Nel corpo di tale normativa, all’art. 103 il Legislatore aveva introdotto una specifica disciplina volta a favorire l’emersione dei rapporti di lavoro irregolare e la possibilità del rilascio di uno specifico titolo di soggiorno per i lavoratori stranieri “emersi” a cui il pakistano avrebbe fatto ricorso per regolarizzare la posizione di stranieri privi di regolare permesso di soggiorno, pronti a pagare di tasca propria i contributi previdenziali per simulare la sussistenza di un rapporto di lavoro; il tutto dietro compenso da versare all’intermediario e al finto datore di lavoro.

L’attività investigativa è partita dagli accertamenti operati sul conto di un cittadino straniero irregolare che, davanti al Giudice di Pace di Torino - chiamato a convalidare l’espulsione con accompagnamento alla frontiera disposta dal Prefetto di Parma - ha riferito che aveva presentato istanza di emersione ai sensi dell’art. 103 DL 34/20 in quanto badante “in nero” di un cittadino parmigiano, così evitando l’espulsione dal territorio nazionale.

Gli accertamenti effettuati nel prosieguo dell’attività investigativa hanno consentito, da un lato, di riscontrare che, effettivamente, lo straniero avesse presentato domanda per il riconoscimento dello status di lavoratore “emerso” ma, dall’altro, che il presunto lavoro di collaboratore domestico fosse del tutto fittizio. Nel corso dell’intera attività investigativa, la Procura ha analizzato una pluralità di rapporti di lavoro riconducibili alla normativa in questione, ritenendone fittizi ben 18, alla luce della ricostruzione delle pratiche di emersione pendenti non solo presso l’Ufficio Immigrazione e la Prefettura di Parma, ma anche presso gli omologhi uffici delle province di Mantova, Cremona e Reggio  Emilia.

Il 26enne, in particolare, è indagato per la gestione delle pratiche relative a sette stranieri, mentre le ulteriori pratiche, con il medesimo ruolo e le medesime modalità, sarebbero state gestite da una cittadina indiana di 35 anni: in relazione alle condotte perpetrate da quest’ultima, il Gip di Parma ha rilevato l’incompetenza del Tribunale di Parma, a favore di un altro Tribunale, nella cui giurisdizione si sarebbe consumato il primo e più grave reato tra quelli contestati nei suoi confronti.

Complessivamente, oltre al 26enne e alla 35enne, nell’ambito del procedimento risultano indagate trentaquattro persone, tra datori di lavoro e lavoratori (in base a rapporti di lavoro che, ovviamente, allo stato degli atti devono ritenersi di natura fittizia), “beneficiari” della procedura di emersione.

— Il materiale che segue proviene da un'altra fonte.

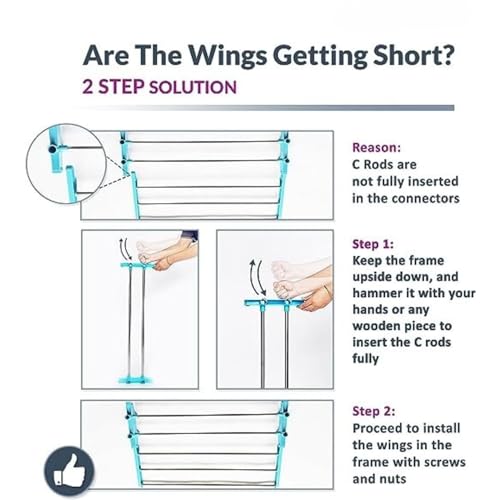 Are The Wings Getting Short?
2 STEP SOLUTION

Reason:
C Rods are not fully inserted in the connectors

Step 1:
Keep the frame upside down, and hammer it with your hands or any wooden piece to insert the C rods fully

Step 2:
Proceed to install the wings in the frame with screws and nuts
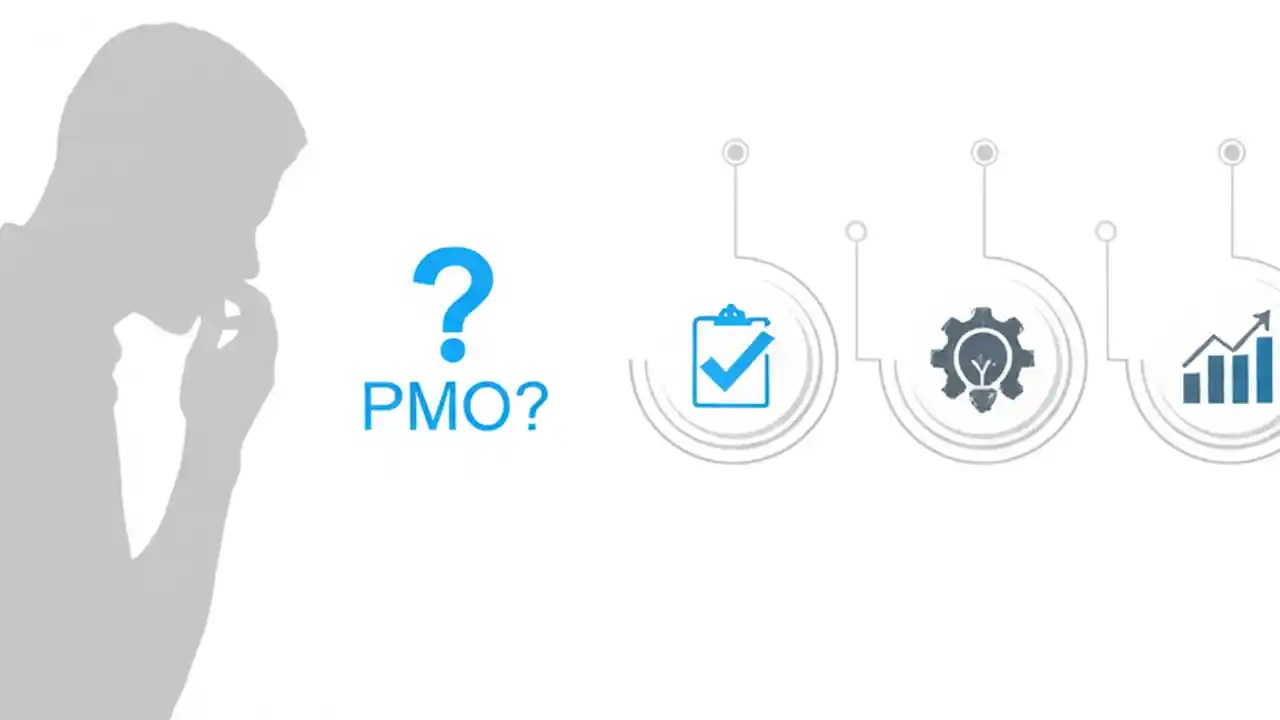 ?
PMO?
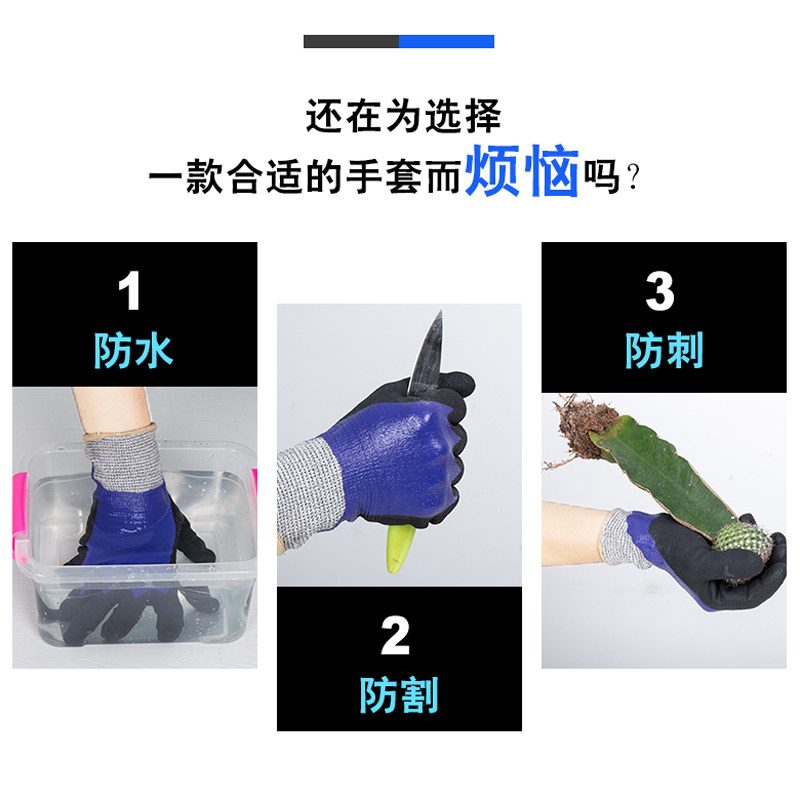 还在为选择
一款合适的手套而烦恼吗？

1
防水

2
防割

3
防刺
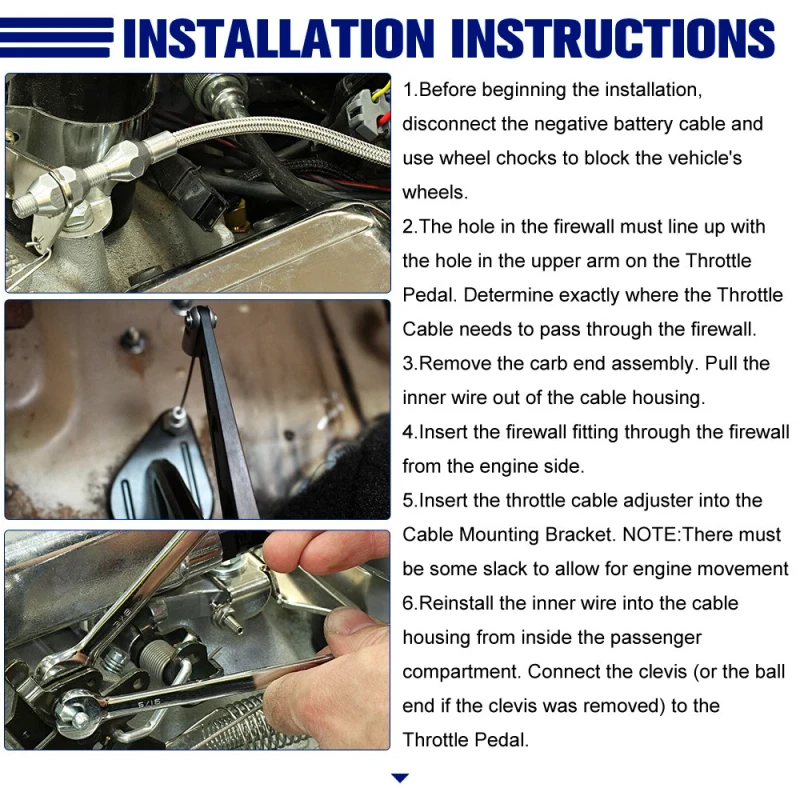 INSTALLATION INSTRUCTIONS

1.Before beginning the installation, disconnect the negative battery cable and use wheel chocks to block the vehicle's wheels.

2.The hole in the firewall must line up with the hole in the upper arm on the Throttle Pedal. Determine exactly where the Throttle Cable needs to pass through the firewall.

3.Remove the carb end assembly. Pull the inner wire out of the cable housing.

4.Insert the firewall fitting through the firewall from the engine side.

5.Insert the throttle cable adjuster into the Cable Mounting Bracket. NOTE:There must be some slack to allow for engine movement

6.Reinstall the inner wire into the cable housing from inside the passenger compartment. Connect the clevis (or the ball end if the clevis was removed) to the Throttle Pedal.

3/8

5/16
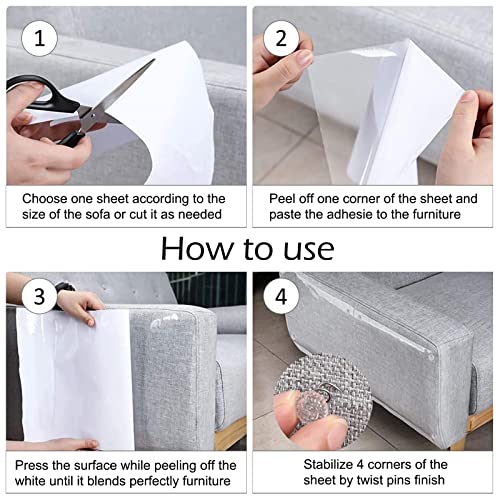 1

Choose one sheet according to the size of the sofa or cut it as needed

2

Peel off one corner of the sheet and paste the adhesie to the furniture

How to use

3

Press the surface while peeling off the white until it blends perfectly furniture

4

Stabilize 4 corners of the sheet by twist pins finish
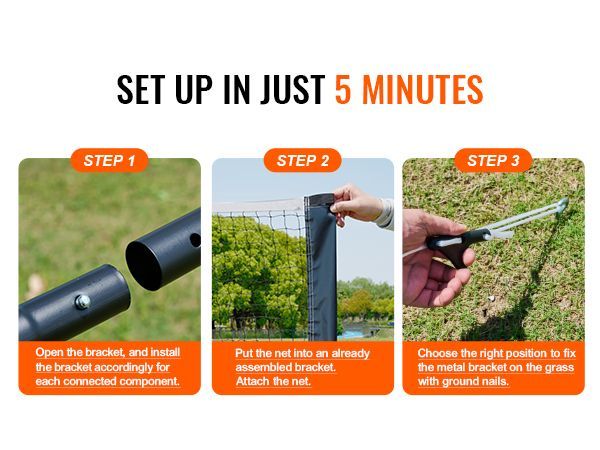 SET UP IN JUST 5 MINUTES

STEP 1

Open the bracket, and install the bracket accordingly for each connected component.

STEP 2

Put the net into an already assembled bracket. Attach the net.

STEP 3

Choose the right position to fix the metal bracket on the grass with ground nails.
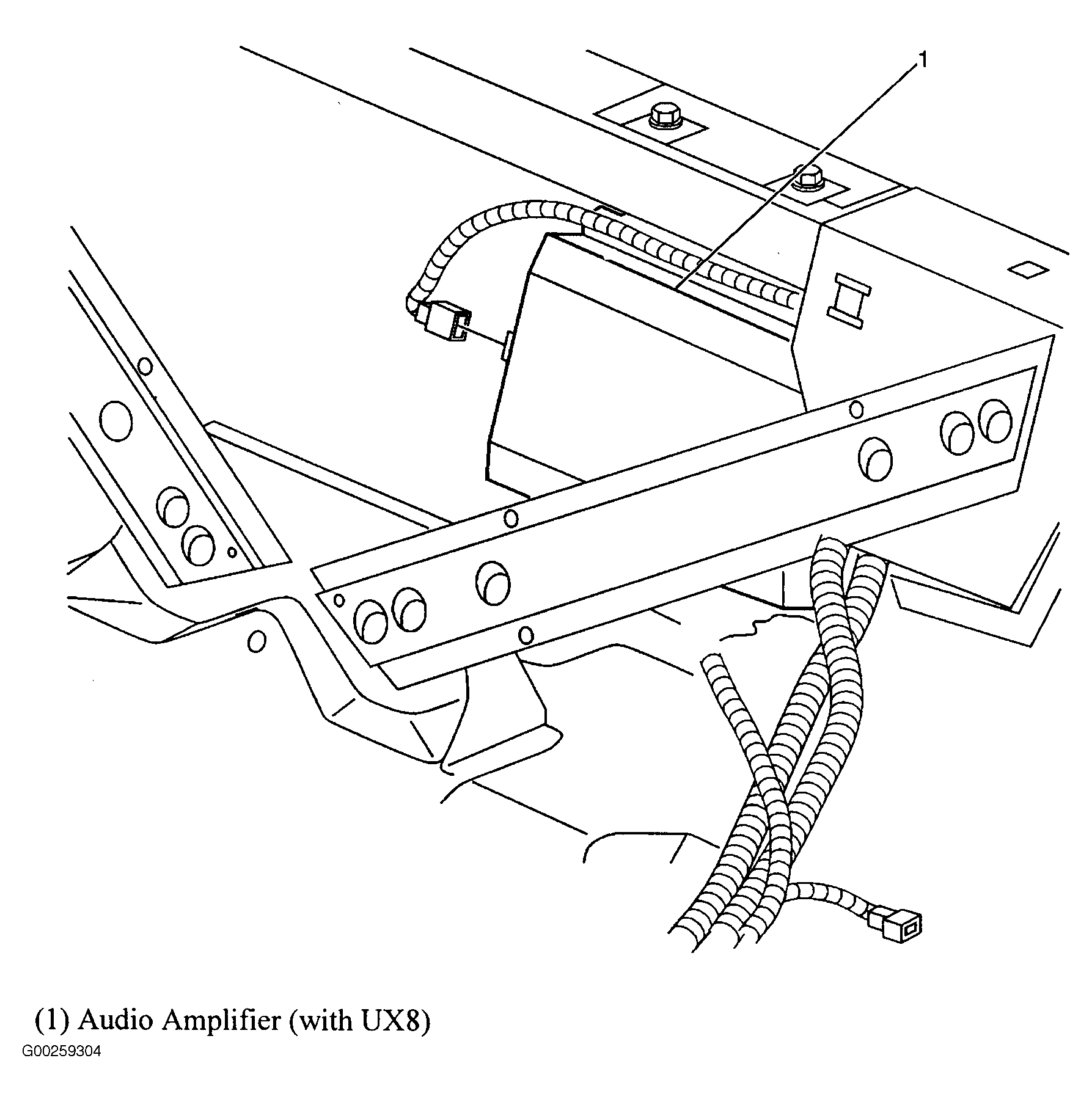 1

(1) Audio Amplifier (with UX8)

G00259304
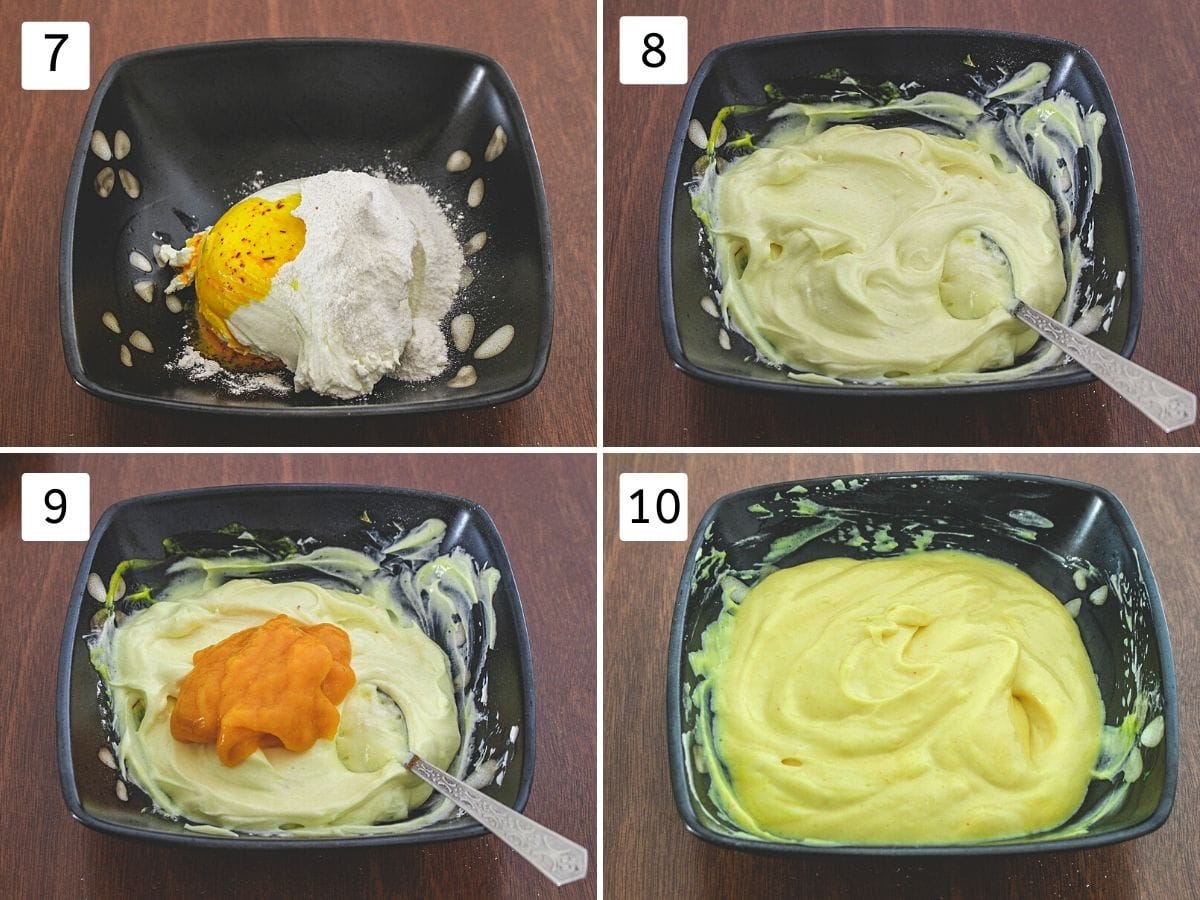 7

8

9

10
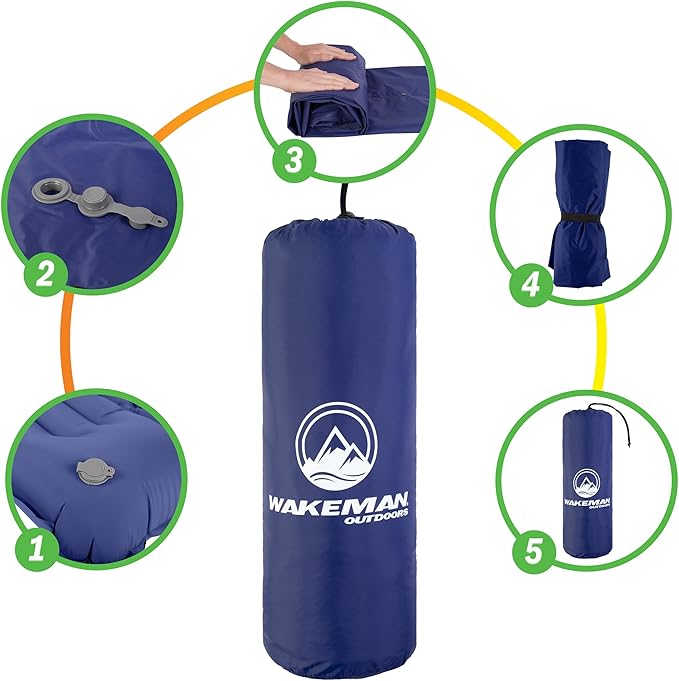 3

2

4

WAKEMAN
OUTDOORS

1

WAKEMAN
OUTDOORS

5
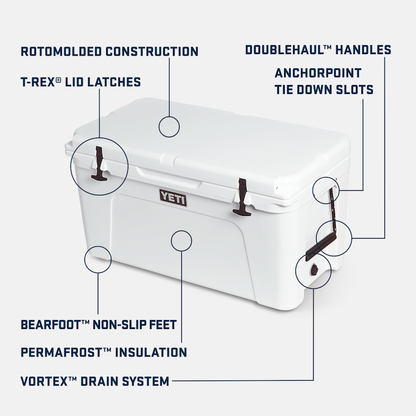 ROTOMOLDED CONSTRUCTION

T-REX® LID LATCHES

DOUBLEHAUL™ HANDLES

ANCHORPOINT TIE DOWN SLOTS

YETI

BEARFOOT™ NON-SLIP FEET

PERMAFROST™ INSULATION

VORTEX™ DRAIN SYSTEM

In particolare, ai datori di lavoro ed agli intermediari sono contestati reati di favoreggiamento dell’immigrazione, falso in atto pubblico e - per la sola 35enne - anche il delitto di traffico di influenze illecite; ai lavoratori vengono contestate le false dichiarazioni rese e la falsa documentazione prodotta nel corso della procedura di emersione dal lavoro irregolare.